Amplification of receptor signalling by Ca²⁺ entry-mediated translocation and activation of PLCγ2 in B lymphocytes

In non-excitable cells, receptor-activated Ca²⁺ signalling comprises initial transient responses followed by a Ca²⁺ entry-dependent sustained and/or oscillatory phase. Here, we describe the molecular mechanism underlying the second phase linked to signal amplification. An in vivo inositol 1,4,5-trisphosphate (IP₃) sensor revealed that in B lymphocytes, receptor-activated and store-operated Ca²⁺ entry greatly enhanced IP₃ production, which terminated in phospholipase Cγ2 (PLCγ2)-deficient cells. Association between receptor-activated TRPC3 Ca²⁺ channels and PLCγ2, which cooperate in potentiating Ca²⁺ responses, was demonstrated by co-immunoprecipitation. PLCγ2-deficient cells displayed diminished Ca²⁺ entry-induced Ca²⁺ responses. However, this defect was canceled by suppressing IP₃-induced Ca²⁺ release, implying that IP₃ and IP₃ receptors mediate the second Ca²⁺ phase.
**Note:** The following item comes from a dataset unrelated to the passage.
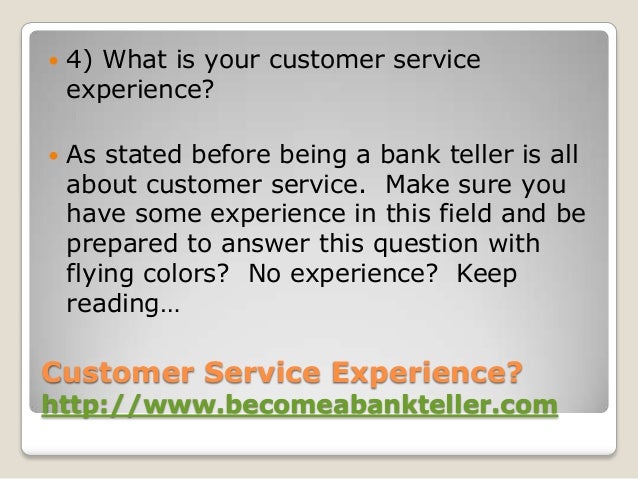 4) What is your customer service experience?

As stated before being a bank teller is all about customer service. Make sure you have some experience in this field and be prepared to answer this question with flying colors? No experience? Keep reading…

Customer Service Experience?
http://www.becomeabankteller.com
Furthermore, confocal visualization of PLCγ2 mutants demonstrated that Ca²⁺ entry evoked a C2 domain-mediated PLCγ2 translocation towards the plasma membrane in a lipase-independent manner to activate PLCγ2. Strikingly, Ca²⁺ entry-activated PLCγ2 maintained Ca²⁺ oscillation and extracellular signal-regulated kinase activation downstream of protein kinase C. We suggest that coupling of Ca ²⁺ entry with PLCγ2 translocation and activation controls the amplification and co-ordination of receptor signalling.